Sur cette rive se tenait une femme, flanquée d’un grand gaillard et d’une jeune fille, et elle agitait la main en direction de Mahti comme si elle le connaissait. Elle était comme lui de la race des Retha’noï et toute nue. De petite taille et sombre de peau, son beau corps plantureux était tapissé de marques de sorcellerie. En la lui montrant dans toute sa nudité, la vision l’avertissait qu’elle était morte et qu’elle était un esprit venu le rencontrer pour lui délivrer un message.
Salut à toi, mon frère. Je suis Lhel.
Mahti écarquilla les yeux en reconnaissant le nom. Il se trouvait en présence de la femme dont Teolin avait parlé, de celle qui était partie avec les méridionaux pour un séjour connu d’elle seule. Elle lui adressa un sourire, et il lui sourit en retour; telle était la volonté de la Mère.
Elle l’invita du geste à venir la rejoindre, mais l’embarcation qu’il montait refusa de bouger.

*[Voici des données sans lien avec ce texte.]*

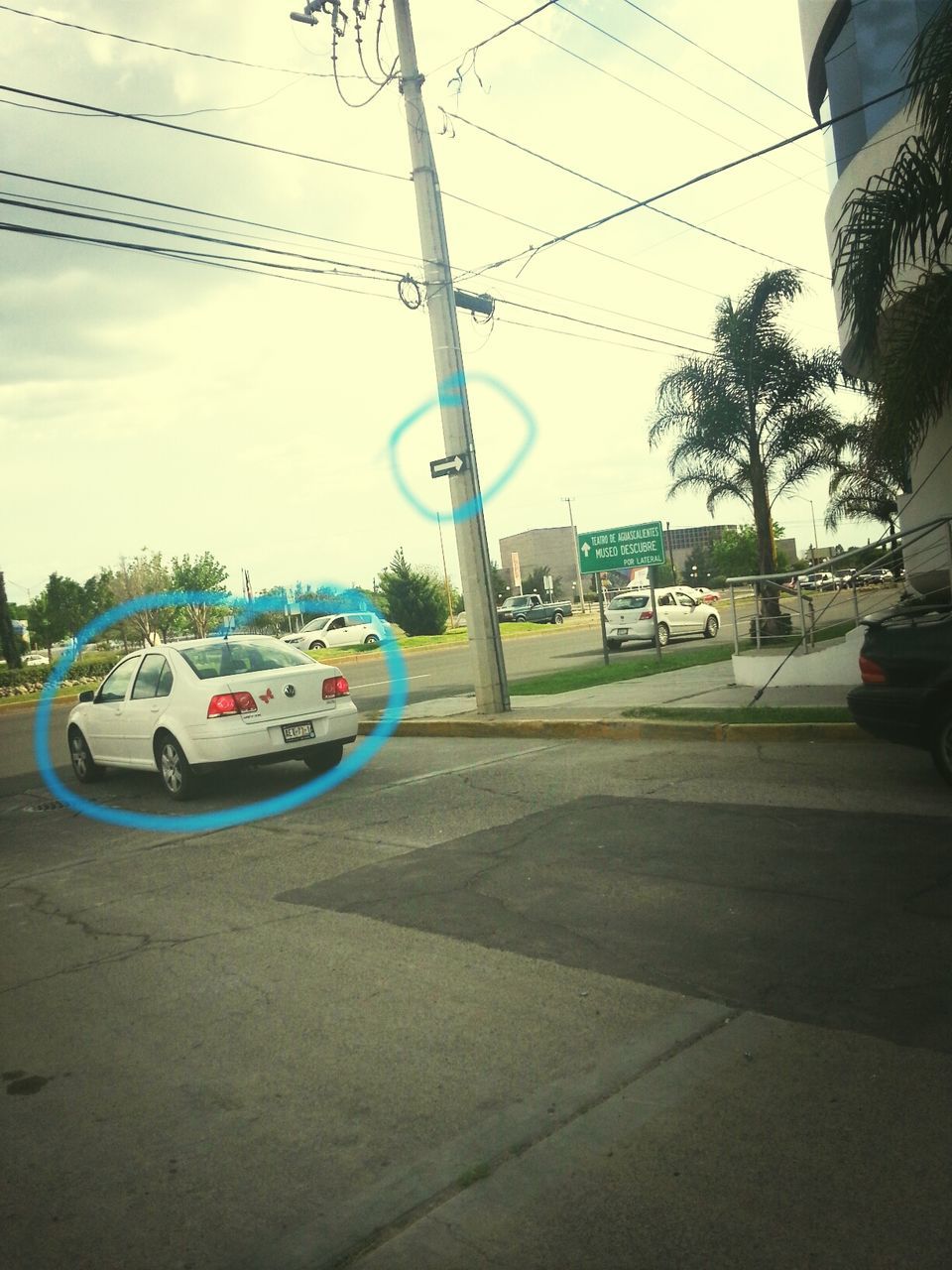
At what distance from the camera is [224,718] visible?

Il examina plus attentivement ses compagnons. Ils avaient bien les cheveux noirs, eux aussi, mais ceux de l’homme étaient taillés court, tandis que ceux de la fille cascadaient en longues ondulations jusqu’à ses épaules au lieu de boucler dru comme ceux de sa propre nation. Ils étaient également plus élancés tous deux, et blancs comme un couple d’os. Une aura de magie puissante émanait du jeune homme : orëskiri, sans l’ombre d’un doute, mais nuancée d’un pouvoir que Mahti ne manqua pas d’identifier sur-le-champ. Cette sorcière, Lhel, devait lui avoir enseigné quelque chose de leurs procédés spécifiques. C’était pis que déconcertant, malgré le fait que Teolin n’avait dit d’elle aucun mal.

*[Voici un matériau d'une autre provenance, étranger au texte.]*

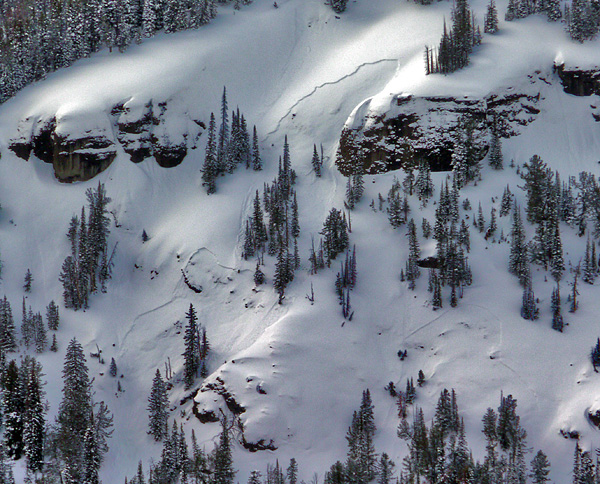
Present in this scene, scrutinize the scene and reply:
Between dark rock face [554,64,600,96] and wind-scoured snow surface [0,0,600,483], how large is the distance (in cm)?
177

De l’adolescente, en revanche, ne se dégageait pas le moindre relent magique, mais Lhel désigna le sol aux pieds de celle-ci, et Mahti s’aperçut qu’elle possédait une ombre double, une virile et une féminine.
Il ne savait encore comment interpréter la vision, sauf que les deux inconnus étaient toujours en vie l’un et l’autre et venaient du sud. Les voir ici, dans ses montagnes à lui, ne l’effrayait ni ne le mettait en colère, toutefois. Peut-être cela tenait-il à la manière dont la sorcière avait les mains posées sur leurs épaules, et à l’affection pour eux qui se lisait si manifestement dans ses sombres prunelles. Elle attacha de nouveau son regard sur Mahti et lui indiqua d’un signe qu’il était son légataire. Elle lui donnait ces deux étrangers, les confiait à ses bons soins, mais dans quel but ?
Sans réfléchir, il porta le nouvel oo’lu à ses lèvres et attaqua un chant qu’il ne reconnut pas.
La vision s’évanouit, et le sentier de la forêt se recomposa sous ses yeux. Il était debout dans une clairière et interprétait toujours cet air inconnu. Il ne comprenait pas dans quel but; peut-être était-ce pour ces jeunes du sud ? Il le leur jouerait lors de leur rencontre et verrait bien à ce moment s’ils le savaient, eux.